Submit a questions.json file for the queries in task 1 and a predictions_task_2.json and predictions_task_3.json files containing the predictions made by your models. Ensure the files are formatted correctly and placed within the /predictions folder.

📊 Evaluation

• Task 1: The questions of this tasks will be evaluated via JSON file, comparing your answer in questions.json against the expected value.
• Task 2: The model will be evaluated using R2. The score will be the mean for all the station predictions.
• Task 3: The model will be evaluated using F1 score, using the macro average.
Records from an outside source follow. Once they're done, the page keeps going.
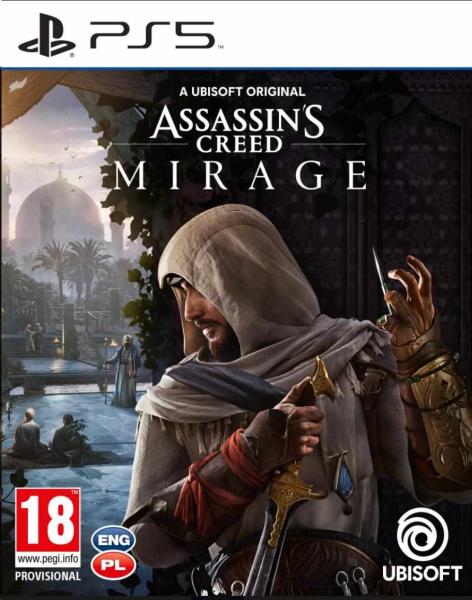 PS5 hra Assassin"s Creed Mirage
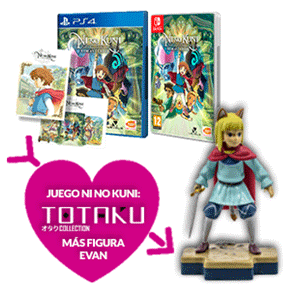 Ni no Kuni: La ira de la Bruja Blanca + Figura Totaku Evan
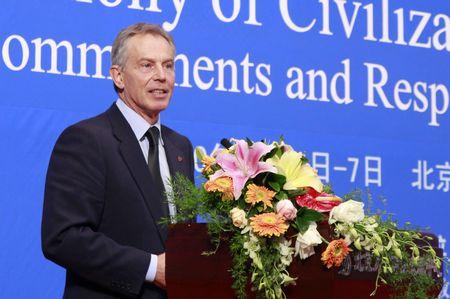 Tony Blair: Challenges and Opportunities in a Globalized World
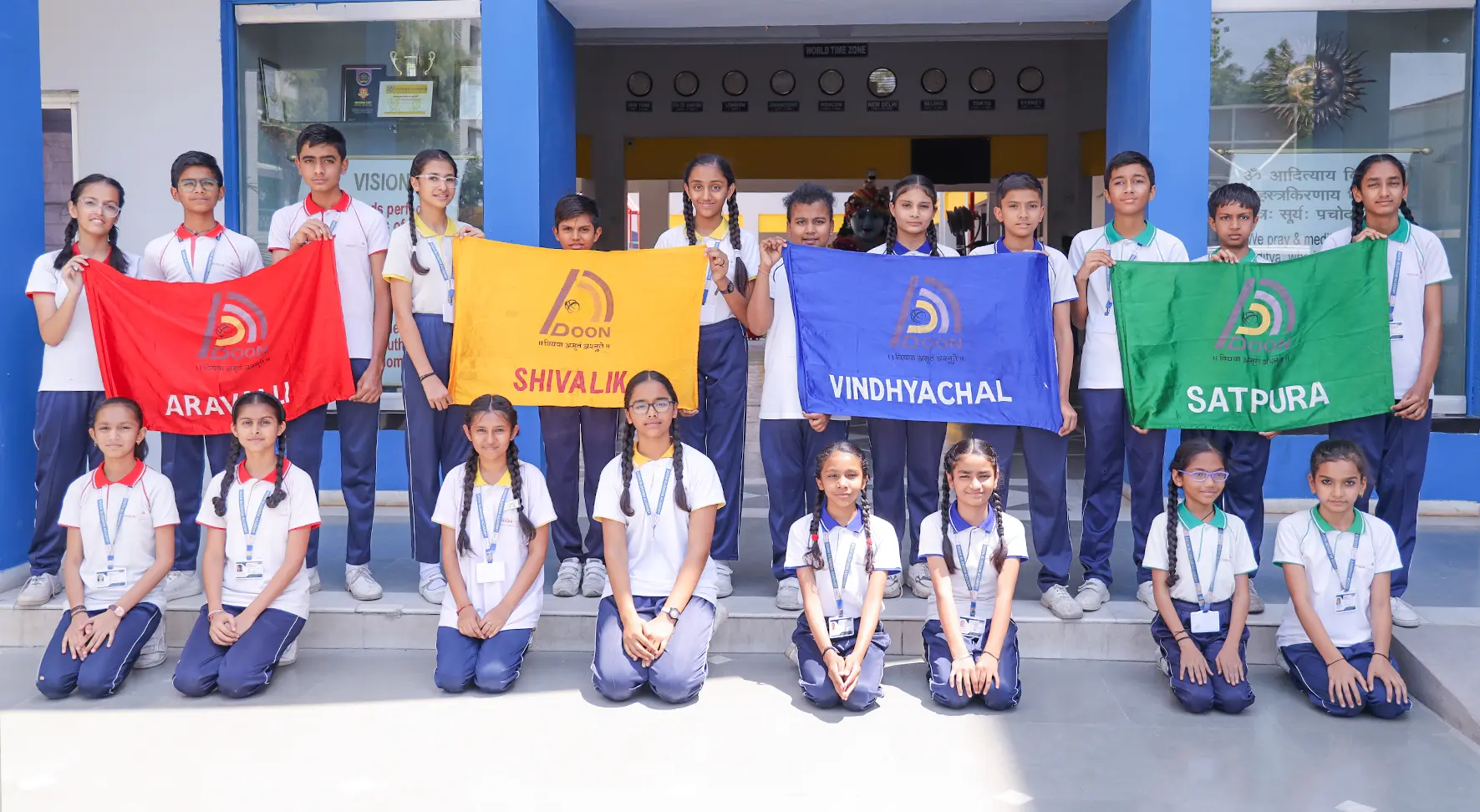 Houses and Colours banner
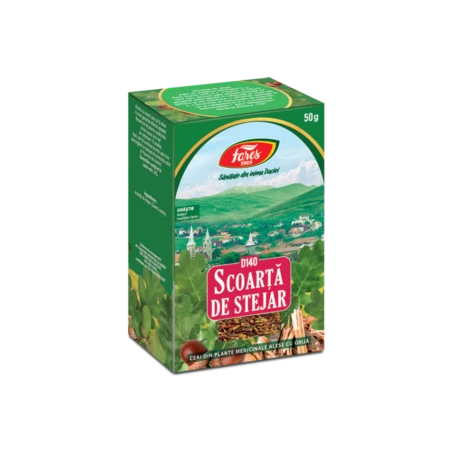 Ceai Stejar - scoarta - D140 - 50g - Fares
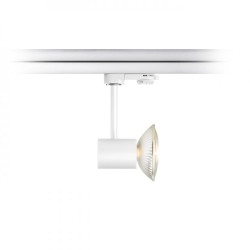 FAX do szyny  3-faz biała  230V LED GU10 12W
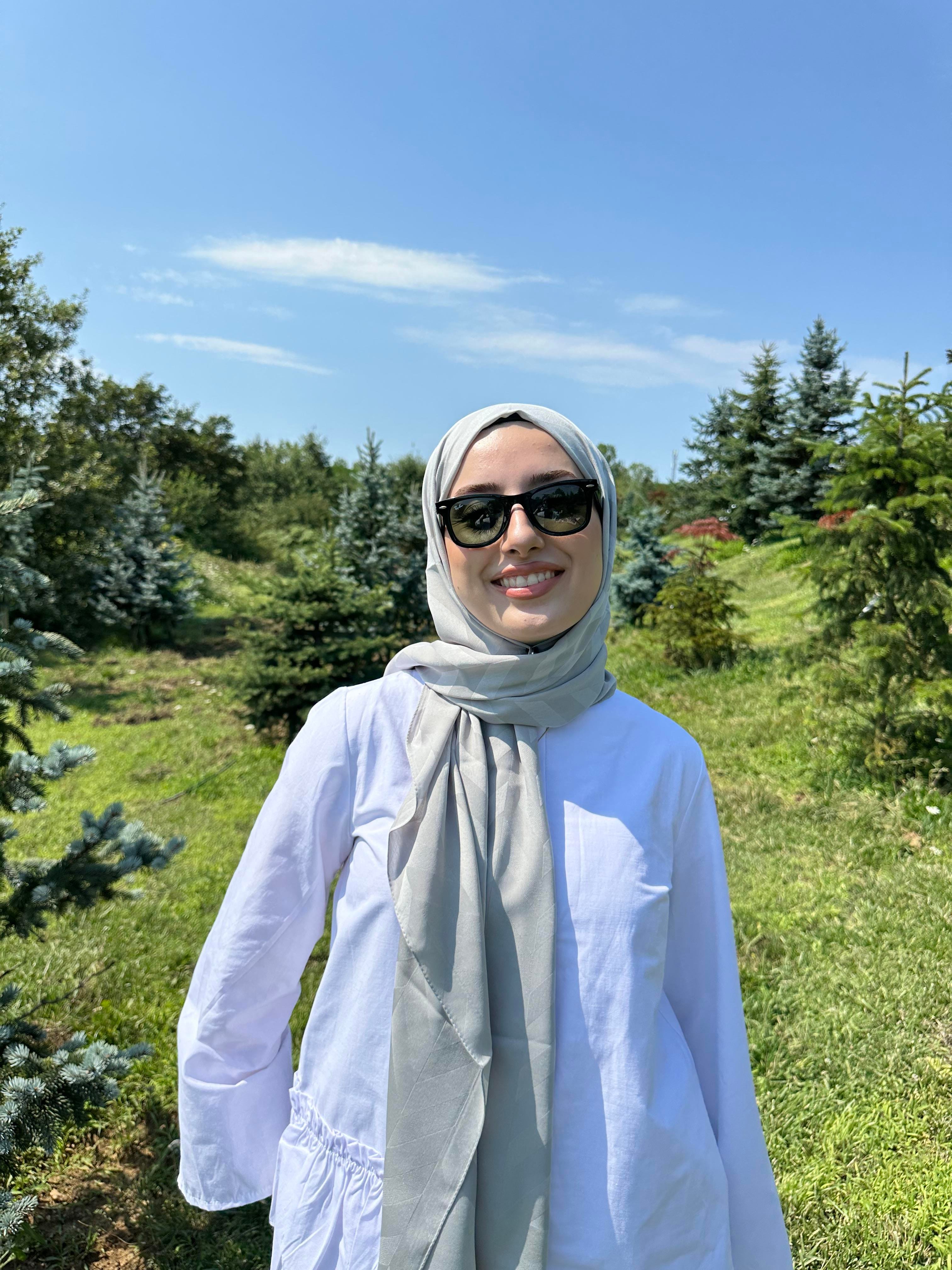 GÜMÜŞ GRİ BALIKSIRTI DESEN JAKAR ŞAL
The grading system will be the following:

• Task 1: 300 / 1400 points
• Task 2: 550 / 1400 points
• Task 3: 550 / 1400 points

⚠️ Please note: All submissions might undergo a manual code review process to ensure that the work has been conducted honestly and adheres to the highest standards of academic integrity. Any form of dishonesty or misconduct will be addressed seriously, and may lead to disqualification from the challenge.

❓ FAQs

Q1: How do I submit my solution?

A1: Submit your solution via Git. Once your code and predictions are ready, commit your changes to the main branch and push your repository. Your submission will be graded automatically within a few minutes. Make sure to write meaningful commit messages.